You are viewing a plain text version of this content. The canonical link for it is here.
Posted to user@lucenenet.apache.org by Ram <ra...@datamatics.com> on 2010/03/19 07:18:38 UTC

Index was outside the bounds of the array. for Large File

Hi,
 
I am trying to index large data having many files using following code 
 
if (fileName.EndsWith(".txt"))

{

try

{

StreamReader fstr_in = new StreamReader(folderName + "\\" + fileName);

String line = null;

int counter = 0;

while ((line = fstr_in.ReadLine()) != null)

{

try

{

counter++;

String[] details = extractDetailsFromLine(line);

String paragraph = details[0];

String coords = details[1];

Lucene.Net.Documents.Document doc = new Document();

String name = fileName.Replace(".txt","");

String[] firstname = name.Split(new char[] { '_' });

String tifName = firstname[0] + ".tif";

//doc.Add(Field.UnStored("filename", folderName + "\\" + tifName,
Lucene.Net.Documents.Field.Store.YES, Lucene.Net.Documents.Field.Index.NO));

//doc.Add(Field.keyword("paragraph", paragraph,
Lucene.Net.Documents.Field.Store.YES,
Lucene.Net.Documents.Field.Index.TOKENIZED));

//doc.Add(Field.Text("coords", coords, Lucene.Net.Documents.Field.Store.YES,
Field.Index.NO));

doc.Add(new Lucene.Net.Documents.Field("filename", folderName + "\\" +
tifName, Lucene.Net.Documents.Field.Store.YES,
Lucene.Net.Documents.Field.Index.NO));

doc.Add(new Lucene.Net.Documents.Field("paragraph", paragraph,
Lucene.Net.Documents.Field.Store.NO,
Lucene.Net.Documents.Field.Index.TOKENIZED));

doc.Add(new Lucene.Net.Documents.Field("coords", coords,
Lucene.Net.Documents.Field.Store.YES, Field.Index.NO));

writer.AddDocument(doc);  // Throws exception

}

catch (System.IO.IOException ex) { }

}

}

catch (System.IO.IOException ex)

{

}

}

 

 

However Lucene throws an exception while indexing :

The exception is Index was outside the bounds of the array.
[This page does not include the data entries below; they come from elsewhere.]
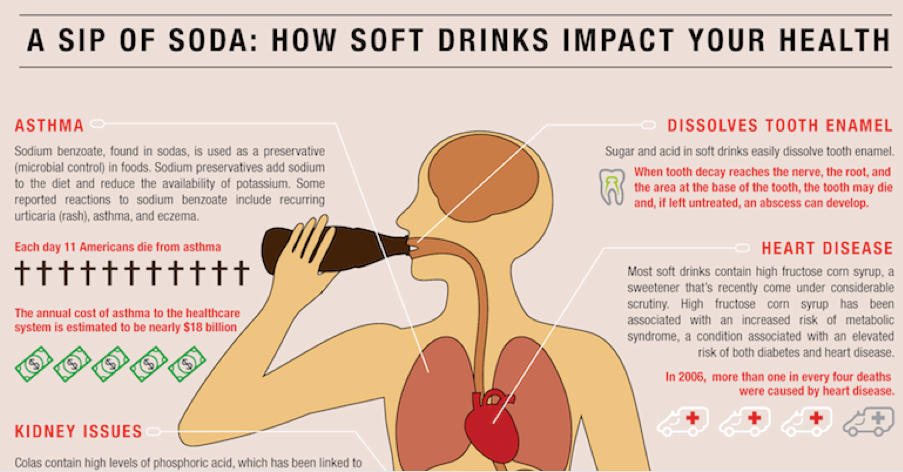 Just A Sip Of Soda: How Soft Drinks Impact Your Health (Image)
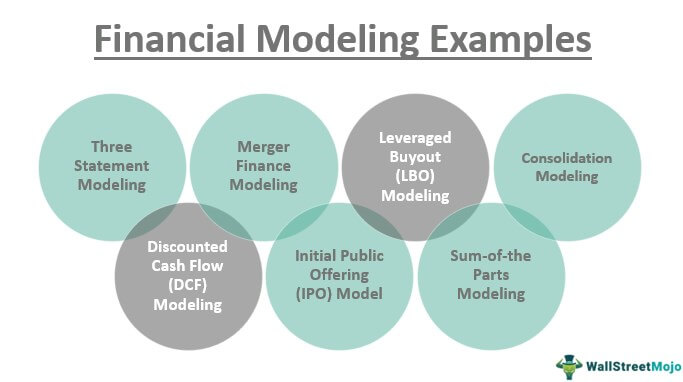 Financial Modeling Examples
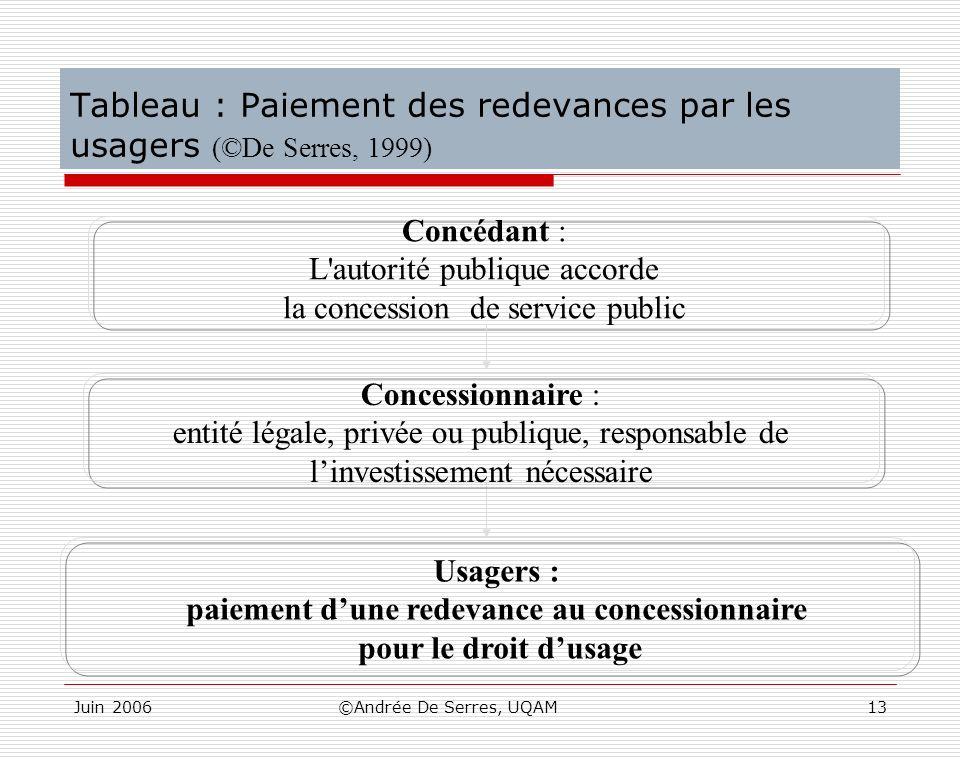 Tableau : Paiement des redevances par les usagers (©De Serres, 1999)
Current DocCount is 178723

STACK TRACE

at Lucene.Net.Index.DocumentsWriter.Abort(AbortException ae)\r\n   at
Lucene.Net.Index.DocumentsWriter.UpdateDocument(Document doc, Analyzer
analyzer, Term delTerm)\r\n   at
Lucene.Net.Index.DocumentsWriter.AddDocument(Document doc, Analyzer
analyzer)\r\n   at Lucene.Net.Index.IndexWriter.AddDocument(Document doc,
Analyzer analyzer)\r\n   at
Lucene.Net.Index.IndexWriter.AddDocument(Document doc)\r\n   at
Default2.indexDoc(IndexWriter writer, String folderName, String fileName) in
d:\\RamThakur\\lucene_related\\luceneExample\\Default2.aspx.cs:line 120\r\n
at Default2.indexFolder(String folder, String indexDir) in
d:\\RamThakur\\lucene_related\\luceneExample\\Default2.aspx.cs:line 69\r\n
at Default2.btnIndex_Click(Object sender, EventArgs e) in
d:\\RamThakur\\lucene_related\\luceneExample\\Default2.aspx.cs:line 33\r\n
at System.Web.UI.WebControls.Button.OnClick(EventArgs e)\r\n   at
System.Web.UI.WebControls.Button.RaisePostBackEvent(String
eventArgument)\r\n   at
System.Web.UI.WebControls.Button.System.Web.UI.IPostBackEventHandler.RaisePo
stBackEvent(String eventArgument)\r\n   at
System.Web.UI.Page.RaisePostBackEvent(IPostBackEventHandler sourceControl,
String eventArgument)\r\n   at
System.Web.UI.Page.RaisePostBackEvent(NameValueCollection postData)\r\n   at
System.Web.UI.Page.ProcessRequestMain(Boolean includeStagesBeforeAsyncPoint,
Boolean includeStagesAfterAsyncPoint)

 

Any help in this regard is highly appreciated.

 

Thanks and Regards,
Ram K. Singh
Datamatics Global Services Limited
PE-Cell| Knowledge Centre , Andheri (East) | Mumbai 400 093.
Email  ram.singh@datamatics.com | | Tel : +91 22 6102 0116 | Mobile: +91
9869 74 9107 

 

 

 


Disclaimer: The information contained in this e-mail and attachments if any are privileged and confidential and are intended for the individual(s) or entity(ies) named in this e-mail. If the reader or recipient is not the intended recipient, or employee or agent responsible for delivering to the intended recipient, you are hereby notified that dissemination, distribution or copying of this communication or attachments thereof is strictly prohibited. IF YOU RECEIVE this communication in error, please immediately notify the sender and return the original message.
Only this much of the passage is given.